Intro
If you’ve played with vLLM locally you already know how fast it can crank out tokens. But the minute you try to serve real traffic with multiple models, thousands of chats, you hit the same pain points the community kept reporting:
⚠️ Pain point | What you really want |
---|---|
High GPU bill | Smarter routing + cache reuse |
K8s YAML sprawl | One-command Helm install |
Slow recovery when a pod dies | Automatic request migration |
Long tail latencies | KV-cache pre-fetch & compression |
Topic of the Day
💡 vLLM Production Stack tackles all of the above with a community-maintained layer that wraps vanilla vLLM, adds a Python-native router, LMCache-powered KV-cache network, autoscaling hooks and Grafana dashboards—all deployable in a single Helm chart. Let’s dive into it!✍🏻
While authored independently, this series benefited from the LMCache‘s supportive presence & openness to guide.
What is vLLM Production Stack ?

The Production-Stack is an open-source Kubernetes-native, enterprise-ready inference setup of vLLM, maintained by LMCache that lets you scale from a single node to a multi-cluster deployment without changing application code. Here’s a quick look at its Key Components:
- Serving Engine: The vLLM core component that runs different LLMs
- Request Router: Directs requests to the appropriate backends based on routing keys or session IDs
- Observability Stack: Monitors metrics through Prometheus and Grafana (i.e time to first token TTFT, latency)
- Persistent Storage: Stores model weights and other required data
- KV Cache Offloading: offloads cache from GPU to CPU or disk, enabling larger context and higher cache hit rates.
Production-stack benefits
Pillar | Capabilities |
---|---|
User-Friendly |
|
Better Performance |
|
Production-Ready |
|
Why another “stack”?
Unlike the KServe, kubeai, aibrix that run vanilla vLLM — Production stack is the only official implementation, that is a production-tuned, featuring LMCache-powered KV cache offloading, which is one of its key performance features.
Request Flow
The diagram below walks through the entire request lifecycle through the vLLM Production Stack: the router accepts the call, discovers and selects the best engine, forwards it for inference, and streams the response back to the client.

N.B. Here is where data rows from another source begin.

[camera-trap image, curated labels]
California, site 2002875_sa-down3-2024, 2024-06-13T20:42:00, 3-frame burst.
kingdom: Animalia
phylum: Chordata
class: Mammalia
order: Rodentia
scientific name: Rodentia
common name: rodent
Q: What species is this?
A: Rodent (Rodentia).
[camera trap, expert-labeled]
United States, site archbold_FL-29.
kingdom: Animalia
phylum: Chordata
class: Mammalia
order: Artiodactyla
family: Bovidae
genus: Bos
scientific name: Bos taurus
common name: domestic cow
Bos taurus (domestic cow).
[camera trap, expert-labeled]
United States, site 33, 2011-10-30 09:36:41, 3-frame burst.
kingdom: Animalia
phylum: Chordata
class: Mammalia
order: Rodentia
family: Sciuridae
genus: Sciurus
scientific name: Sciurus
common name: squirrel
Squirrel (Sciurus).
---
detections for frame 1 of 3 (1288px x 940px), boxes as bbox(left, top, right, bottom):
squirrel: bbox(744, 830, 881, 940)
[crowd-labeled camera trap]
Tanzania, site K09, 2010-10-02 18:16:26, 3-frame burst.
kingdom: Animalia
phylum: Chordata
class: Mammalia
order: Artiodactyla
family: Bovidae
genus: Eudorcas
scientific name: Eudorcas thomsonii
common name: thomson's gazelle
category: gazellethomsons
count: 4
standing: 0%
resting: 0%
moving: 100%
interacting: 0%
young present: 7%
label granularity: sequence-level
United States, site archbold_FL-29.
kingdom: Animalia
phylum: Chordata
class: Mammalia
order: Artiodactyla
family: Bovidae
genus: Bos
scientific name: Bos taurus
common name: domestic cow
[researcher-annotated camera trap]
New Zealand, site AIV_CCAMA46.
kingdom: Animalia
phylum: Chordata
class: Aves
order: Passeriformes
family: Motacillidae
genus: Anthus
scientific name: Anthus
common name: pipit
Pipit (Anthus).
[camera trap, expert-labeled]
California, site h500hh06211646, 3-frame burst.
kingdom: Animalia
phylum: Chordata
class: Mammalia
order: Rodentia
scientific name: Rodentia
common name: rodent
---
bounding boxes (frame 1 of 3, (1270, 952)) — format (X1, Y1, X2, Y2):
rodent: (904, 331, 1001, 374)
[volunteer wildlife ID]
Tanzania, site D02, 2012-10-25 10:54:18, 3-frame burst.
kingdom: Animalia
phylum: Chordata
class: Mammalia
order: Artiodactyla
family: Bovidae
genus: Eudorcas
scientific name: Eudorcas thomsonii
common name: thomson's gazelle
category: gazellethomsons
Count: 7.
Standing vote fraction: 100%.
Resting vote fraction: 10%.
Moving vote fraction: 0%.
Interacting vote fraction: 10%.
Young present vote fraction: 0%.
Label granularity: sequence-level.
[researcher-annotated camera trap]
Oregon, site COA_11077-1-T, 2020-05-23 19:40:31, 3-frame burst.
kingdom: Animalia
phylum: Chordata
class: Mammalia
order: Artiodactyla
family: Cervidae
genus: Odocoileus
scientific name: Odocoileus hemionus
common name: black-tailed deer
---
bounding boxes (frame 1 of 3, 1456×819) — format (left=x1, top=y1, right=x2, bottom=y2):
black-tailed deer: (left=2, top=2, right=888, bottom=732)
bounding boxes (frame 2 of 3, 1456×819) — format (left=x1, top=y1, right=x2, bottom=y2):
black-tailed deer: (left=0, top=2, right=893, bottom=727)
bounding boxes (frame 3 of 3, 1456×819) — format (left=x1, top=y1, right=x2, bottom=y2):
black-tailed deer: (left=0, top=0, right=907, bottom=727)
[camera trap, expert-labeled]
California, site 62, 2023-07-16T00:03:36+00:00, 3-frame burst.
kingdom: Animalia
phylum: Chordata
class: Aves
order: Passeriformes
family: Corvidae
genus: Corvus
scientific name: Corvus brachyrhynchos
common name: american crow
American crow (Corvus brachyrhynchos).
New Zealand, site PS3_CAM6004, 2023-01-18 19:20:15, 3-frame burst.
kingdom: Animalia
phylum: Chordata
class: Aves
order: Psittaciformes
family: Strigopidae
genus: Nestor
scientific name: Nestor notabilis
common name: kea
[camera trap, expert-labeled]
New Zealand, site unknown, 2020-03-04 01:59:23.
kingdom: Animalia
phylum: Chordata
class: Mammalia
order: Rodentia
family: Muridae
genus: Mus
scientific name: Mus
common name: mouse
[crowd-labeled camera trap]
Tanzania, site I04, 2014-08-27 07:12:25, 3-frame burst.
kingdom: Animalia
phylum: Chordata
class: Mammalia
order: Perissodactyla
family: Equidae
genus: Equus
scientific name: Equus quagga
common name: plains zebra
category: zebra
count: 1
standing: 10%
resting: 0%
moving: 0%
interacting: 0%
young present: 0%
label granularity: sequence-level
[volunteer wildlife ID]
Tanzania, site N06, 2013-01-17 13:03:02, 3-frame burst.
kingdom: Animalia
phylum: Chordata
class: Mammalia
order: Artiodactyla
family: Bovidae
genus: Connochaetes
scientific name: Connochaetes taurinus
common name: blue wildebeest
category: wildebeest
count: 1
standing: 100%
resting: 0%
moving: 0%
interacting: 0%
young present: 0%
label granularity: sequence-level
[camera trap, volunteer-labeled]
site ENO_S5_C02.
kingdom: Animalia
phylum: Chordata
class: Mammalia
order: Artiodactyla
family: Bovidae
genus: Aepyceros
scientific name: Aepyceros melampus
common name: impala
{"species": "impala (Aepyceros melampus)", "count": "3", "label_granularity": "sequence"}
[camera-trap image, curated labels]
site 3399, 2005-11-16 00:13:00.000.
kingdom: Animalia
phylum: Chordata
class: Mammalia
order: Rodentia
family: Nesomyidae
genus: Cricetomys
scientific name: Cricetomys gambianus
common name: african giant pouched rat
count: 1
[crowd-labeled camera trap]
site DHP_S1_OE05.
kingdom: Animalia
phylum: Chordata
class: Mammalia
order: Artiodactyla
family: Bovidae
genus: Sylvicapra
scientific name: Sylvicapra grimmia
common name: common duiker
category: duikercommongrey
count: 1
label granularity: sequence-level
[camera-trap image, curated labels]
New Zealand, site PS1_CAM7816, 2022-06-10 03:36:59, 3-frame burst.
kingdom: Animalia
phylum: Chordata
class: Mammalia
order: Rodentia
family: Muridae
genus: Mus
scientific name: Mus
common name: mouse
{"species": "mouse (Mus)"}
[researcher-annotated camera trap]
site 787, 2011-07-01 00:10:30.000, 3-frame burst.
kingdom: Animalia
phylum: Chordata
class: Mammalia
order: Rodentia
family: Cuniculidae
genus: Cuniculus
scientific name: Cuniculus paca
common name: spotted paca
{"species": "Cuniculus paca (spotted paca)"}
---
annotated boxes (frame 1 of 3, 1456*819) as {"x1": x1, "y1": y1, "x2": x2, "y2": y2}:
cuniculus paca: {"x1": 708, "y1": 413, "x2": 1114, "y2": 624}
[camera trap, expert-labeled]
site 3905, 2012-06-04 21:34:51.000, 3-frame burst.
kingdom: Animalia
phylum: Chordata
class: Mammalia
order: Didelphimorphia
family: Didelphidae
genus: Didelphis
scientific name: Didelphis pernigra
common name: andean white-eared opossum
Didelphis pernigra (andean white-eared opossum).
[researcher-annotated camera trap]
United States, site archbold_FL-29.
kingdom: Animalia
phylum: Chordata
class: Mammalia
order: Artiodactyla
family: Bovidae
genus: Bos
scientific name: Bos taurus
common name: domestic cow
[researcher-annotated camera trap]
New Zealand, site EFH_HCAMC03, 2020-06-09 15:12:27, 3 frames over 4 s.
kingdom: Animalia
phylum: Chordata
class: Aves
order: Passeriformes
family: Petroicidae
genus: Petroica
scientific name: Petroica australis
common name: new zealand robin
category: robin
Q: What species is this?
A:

Production-stack Architecture
The architecture follows cloud-native principles and leverages K8s for orchestration, scaling, and service discovery.

Under the Hood are three-main layers:
- Core Layer: Everything you need to serve traffic such as the Router + vLLM engines with KV-cache and LoRA .
- Integration Layer: K8s/Ray adapters slot the core into any orchestrator.✅ No refactoring/migration needed.
- Infrastructure Layer: Runs GPU/CPU pools on K8s, Ray, or bare-metal. ✅Fully platform-agnostic.
I. Serving Engine
The serving engine is the core component that runs the vLLM instances that processes inference requests.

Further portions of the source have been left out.